You have taken away my pain, you have anesthetized me, but you didn’t make me happy. Lyrics written with the lucid awareness of the melancholy that we experience sometimes, in evenings. This song is a very clear vision, carved in pain and will to live.
When I was a child I had a fever
My hands felt just like two balloons
Now I got that feeling once again
I can’t explain, you would not understand
This is not how I am
I have become comfortably numb
Incommunicability is a pain. Because to be alive, to be human, we need others. We don’t need just to be seen, to be perceived: we need to be listened to.
Just a little pinprick
Can you stand up?
I do believe its working, good
That’ll keep you going for the show
Come on, it’s time to go
The interpretations obviously could be many. In a metaphorical sense, it could also mean that the protagonist is ‘fixed’ in order to adequately address his life, society and relationships, which to him are now just like a big show. Society doesn’t care about the effects of drugs. As long as they work for their purpose.
There’s no pain, but you’re receding. Like a distant ship smoking on the horizon.
“In literature both the water and the sea symbolize our mind, especially the unexplored depths of the unconscious. […] The complete disorientation of man with respect to his situation makes him feel unable to really express himself and his sensations.
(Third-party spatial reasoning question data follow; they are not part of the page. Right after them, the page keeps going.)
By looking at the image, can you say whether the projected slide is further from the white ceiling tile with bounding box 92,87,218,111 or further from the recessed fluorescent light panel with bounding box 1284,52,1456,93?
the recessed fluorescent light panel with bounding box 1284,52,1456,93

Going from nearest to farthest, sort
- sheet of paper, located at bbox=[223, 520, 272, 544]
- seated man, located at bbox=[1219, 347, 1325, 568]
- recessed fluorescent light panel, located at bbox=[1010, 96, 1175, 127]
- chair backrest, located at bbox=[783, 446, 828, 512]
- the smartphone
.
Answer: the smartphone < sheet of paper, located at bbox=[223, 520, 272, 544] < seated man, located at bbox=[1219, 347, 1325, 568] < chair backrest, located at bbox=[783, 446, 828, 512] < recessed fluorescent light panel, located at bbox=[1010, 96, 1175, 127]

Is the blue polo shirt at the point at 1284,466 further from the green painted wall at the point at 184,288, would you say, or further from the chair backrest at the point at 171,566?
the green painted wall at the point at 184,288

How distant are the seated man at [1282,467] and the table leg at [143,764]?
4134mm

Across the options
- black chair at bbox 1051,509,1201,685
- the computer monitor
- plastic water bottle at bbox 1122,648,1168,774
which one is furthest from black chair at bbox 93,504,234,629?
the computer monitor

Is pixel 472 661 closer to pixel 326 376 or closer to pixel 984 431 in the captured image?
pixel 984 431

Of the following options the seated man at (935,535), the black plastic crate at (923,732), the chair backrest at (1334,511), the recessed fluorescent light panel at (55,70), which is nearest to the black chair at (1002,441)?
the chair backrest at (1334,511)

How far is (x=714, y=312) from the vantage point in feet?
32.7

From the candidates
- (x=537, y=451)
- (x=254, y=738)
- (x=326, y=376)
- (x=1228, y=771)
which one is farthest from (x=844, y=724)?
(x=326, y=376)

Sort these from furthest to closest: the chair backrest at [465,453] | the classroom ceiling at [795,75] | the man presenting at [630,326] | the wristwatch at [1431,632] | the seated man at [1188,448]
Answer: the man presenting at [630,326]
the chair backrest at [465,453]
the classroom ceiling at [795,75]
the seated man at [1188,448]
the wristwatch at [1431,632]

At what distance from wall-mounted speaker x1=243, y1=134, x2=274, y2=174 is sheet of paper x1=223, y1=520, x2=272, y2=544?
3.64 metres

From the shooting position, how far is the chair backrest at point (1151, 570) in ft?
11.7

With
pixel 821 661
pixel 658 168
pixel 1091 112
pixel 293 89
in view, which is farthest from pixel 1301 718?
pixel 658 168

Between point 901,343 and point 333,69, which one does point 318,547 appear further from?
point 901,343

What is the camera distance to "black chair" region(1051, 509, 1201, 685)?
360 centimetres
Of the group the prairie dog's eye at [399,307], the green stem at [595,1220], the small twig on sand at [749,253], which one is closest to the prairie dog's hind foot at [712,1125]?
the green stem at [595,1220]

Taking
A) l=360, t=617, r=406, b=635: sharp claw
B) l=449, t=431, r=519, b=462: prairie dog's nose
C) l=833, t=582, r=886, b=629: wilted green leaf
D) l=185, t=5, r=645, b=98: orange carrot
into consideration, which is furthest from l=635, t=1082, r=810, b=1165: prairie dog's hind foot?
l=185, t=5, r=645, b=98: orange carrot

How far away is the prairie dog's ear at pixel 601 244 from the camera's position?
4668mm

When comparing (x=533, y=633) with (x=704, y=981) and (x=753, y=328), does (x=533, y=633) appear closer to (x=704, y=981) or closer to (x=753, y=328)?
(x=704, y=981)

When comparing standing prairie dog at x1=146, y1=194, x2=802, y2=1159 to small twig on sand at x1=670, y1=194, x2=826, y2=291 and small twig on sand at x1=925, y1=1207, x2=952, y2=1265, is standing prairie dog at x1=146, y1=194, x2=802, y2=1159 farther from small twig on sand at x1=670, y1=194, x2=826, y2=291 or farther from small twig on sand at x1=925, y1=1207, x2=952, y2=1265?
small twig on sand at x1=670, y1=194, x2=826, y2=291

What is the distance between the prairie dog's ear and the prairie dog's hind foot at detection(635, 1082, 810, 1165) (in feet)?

That’s why the lyrics say: ‘I can’t explain, you would not understand… This is not how I am’
The main theme is the distance between our mind and the perception of reality because of an artificial relief. In other words: we may not suffer, but that does not make us alive; escaping from life and its problems actually deprives us of something. This is the meaning of the song: life is out there, I prefer to face it and let it hurt me, instead of losing all feelings.
Depression, in Comfortably Numb, is just a gray anteroom where everything is reminiscent of death. The absence of pain is not happiness. The doctor of the lyrics takes off the pain to get the show going, but that doesn’t work. It only increases distances, and even the voice sounds more distant.
Our society is based on productivity and success, so reducing pain or humanity to get positive results is seen as a help: but we risk to forget that the world of feelings, pain, search for the other, time for itself, even fatigue, this world actually represents our whole life. And it keeps us in touch with reality.
When I was a child
I caught a fleeting glimpse
Out of the corner of my eye
I turned to look but it was gone
I cannot put my finger on it now
The child is grown
The dream is gone
The second guitar solo in Comfortably Numb was considered the fourth most beautiful solo in the history of rock according to Guitar World magazine. The public, however, had a greater enthusiasm: when in 2006 the British radio station Planet Rock asked to vote the most beautiful solo of all time, this song was the winner.